Evaluating rating systems

Page of 2 (40 records)

sort

DeinFreund

8 years ago
(edited 8 years ago)

(ZK Elo applied to FFA games, click for full size)

There have been many proposals for rating systems over the time. Now I would like to give everybody the chance to prove the accuracy of their proposed systems.

Scoring

Your rating will have to make a prediction p for each Team representing its win chance as a fraction between 0.0 and 1.0. This prediction is scored by the following formula:

Team won:  (1+log2(p)) 
Team lost: (1+log2(1-p))

Formula suggested by

Brackman

The score of all predictions will be summed for your final score.

Implementing your Rating

Here is my sample implementation of standard ZK Elo*. It would be best if you implemented your rating system overriding the same methods. If java is unfamiliar to you, just implement the corresponding methods in your language and I'm sure we'll be able to translate it.

== == ==

Brief: Reproduce, word for word, the part of the rating-systems post between "Team lost: (1+log2(1-p))" and "to translate it.", inclusive.

Provided information:
== == ==

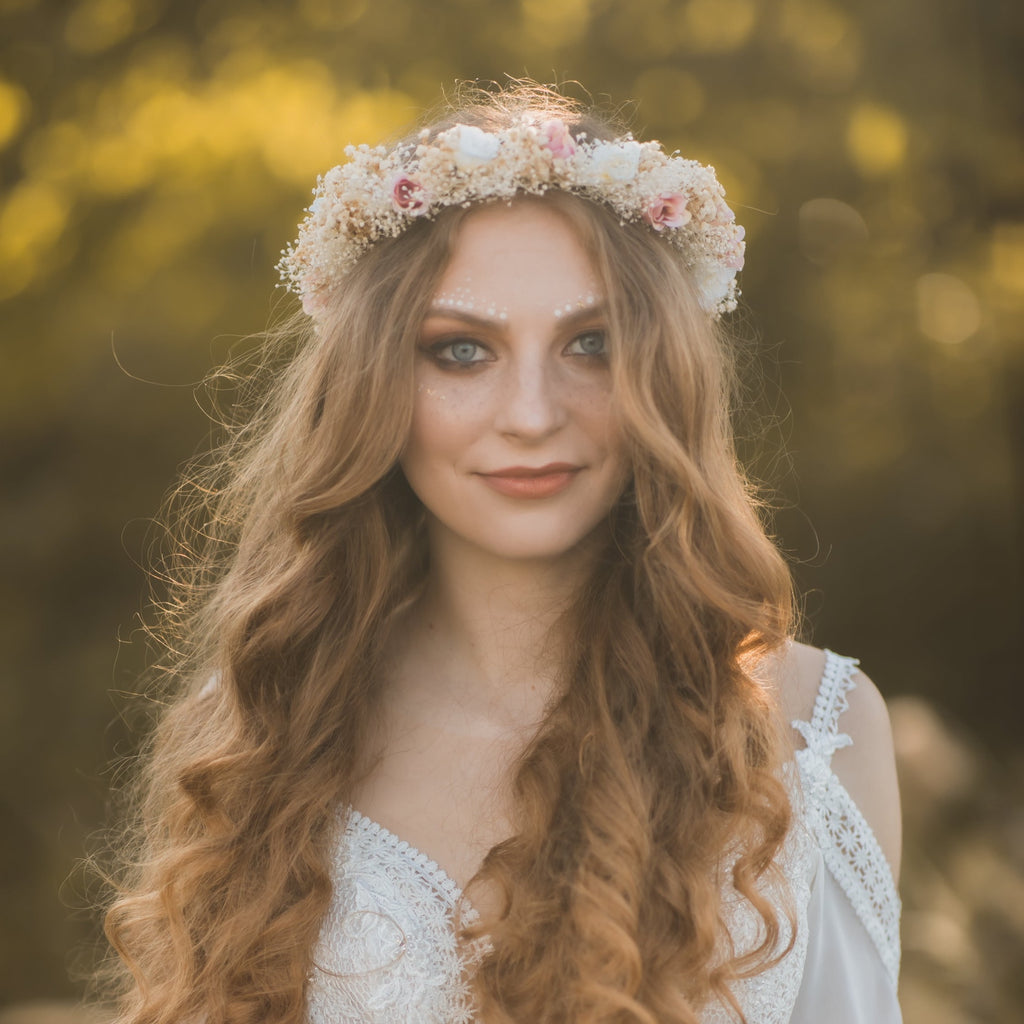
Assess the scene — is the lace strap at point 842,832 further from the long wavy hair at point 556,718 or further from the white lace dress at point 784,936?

== == ==

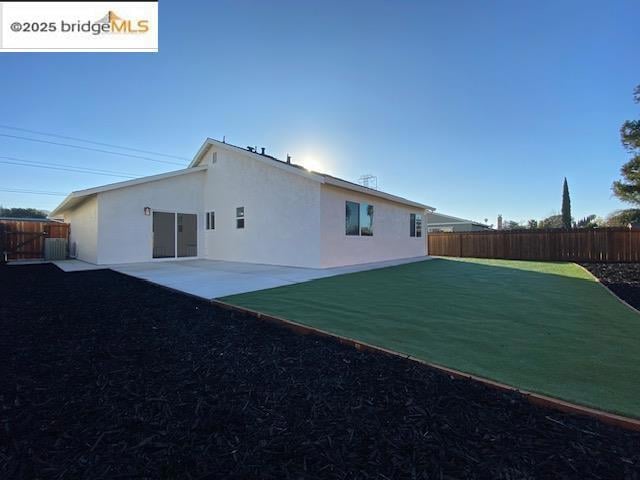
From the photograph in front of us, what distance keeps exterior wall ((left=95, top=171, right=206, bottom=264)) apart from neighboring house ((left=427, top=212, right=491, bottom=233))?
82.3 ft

== == ==

Result:
Team lost: (1+log2(1-p))

Formula suggested by

Brackman

The score of all predictions will be summed for your final score.

Implementing your Rating

Here is my sample implementation of standard ZK Elo*. It would be best if you implemented your rating system overriding the same methods. If java is unfamiliar to you, just implement the corresponding methods in your language and I'm sure we'll be able to translate it.